The same concept is true with low-interest cards. A card with a special low interest rate on purchases should be used when making purchases. Similarly, a card with a
0% APR can actually be used to make money for the consumer. Consider this: what if a consumer withdrew all of the money from his or her credit card with a 0.00% APR introductory offer and placed the money in the bank? While in the bank, that money collects interest. When it comes time to pay off the balance (which is when the introductory period ends), the necessary money can be sent to pay off the credit card and the rest of the money can be kept as profit.

Choosing the right card for the right purpose will ensure more money is saved. And, if executed properly, can even make money for the credit cardholder.

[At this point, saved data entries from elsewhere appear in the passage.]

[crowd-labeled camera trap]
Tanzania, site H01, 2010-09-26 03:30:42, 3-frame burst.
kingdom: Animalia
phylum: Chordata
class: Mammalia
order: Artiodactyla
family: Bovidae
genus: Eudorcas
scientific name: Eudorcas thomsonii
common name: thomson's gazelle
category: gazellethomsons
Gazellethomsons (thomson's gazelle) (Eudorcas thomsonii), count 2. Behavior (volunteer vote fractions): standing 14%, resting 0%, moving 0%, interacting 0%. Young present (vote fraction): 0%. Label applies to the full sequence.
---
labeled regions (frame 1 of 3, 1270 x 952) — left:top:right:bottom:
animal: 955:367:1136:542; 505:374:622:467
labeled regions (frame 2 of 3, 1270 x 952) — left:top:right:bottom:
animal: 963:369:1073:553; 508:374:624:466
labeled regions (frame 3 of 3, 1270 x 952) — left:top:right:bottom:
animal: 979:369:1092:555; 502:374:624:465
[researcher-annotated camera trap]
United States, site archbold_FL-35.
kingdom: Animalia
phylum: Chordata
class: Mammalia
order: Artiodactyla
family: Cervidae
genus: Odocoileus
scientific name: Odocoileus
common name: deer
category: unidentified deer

Credit cards are vying for consumers to use their card. After all, the more people out their spending money on their cards, the more finance charges they collect. In order to persuade new customers to switch to their card, many offer special introductory balance transfer offers. There hope is that consumers will transfer their balances and get rid of the old card altogether.

Smart consumers can take advantage of this battle. Those carrying balances on other credit cards can transfer their balances to those with special introductory APRs on balance transfers. Ideally, the balance transfer card should not charge fees for balance transfers. In addition, the longer the balance transfer lasts, the better the card. By transferring balances from cards with higher interest rates to those with 0.00% interest rates, the consumer is essentially making the new credit card company pay off the debt owned to the other card. Once again, this balance transfer card should never be used for purchases, unless the introductory rate also applies to purchases.

For those that do pay their entire balance in full at the end of each billing cycle, it is important to look at the other features offered by the credit cards. Many offer special rewards programs, which include access to gift certificates to restaurants, theaters, and retailers. Yet others offer free or reduced travel, with many working in conjunction with
airline miles rewards. Still others provide cold, hard cash rewards to cardholders. Rewards credit cards tend to have higher interest rates than those without a special program. Therefore, the smart consumer will only use these cards if he or she can pay the balance in full each month. In this case, the consumer can make money off his or her credit card.

It is best for consumers to stick with only major credit cards rather than store cards. Store cards offer attractive instant approval programs, making it tempting for consumers to apply for a card and spend, spend, spend at the store - all on the same day. This type of
impulse spending is exactly what the stores are hoping for. To make it even worse, store credit cards have higher interest rates than major credit cards. The only time these cards should be used is when they offer special discounts at the store when applying for the card and the consumer had already planned to make a large purchase there. The balance needs to then be paid off immediately in order to avoid high finance charges. Once again, this forces the credit card to work for the consumer rather than the consumer working to pay off large debts.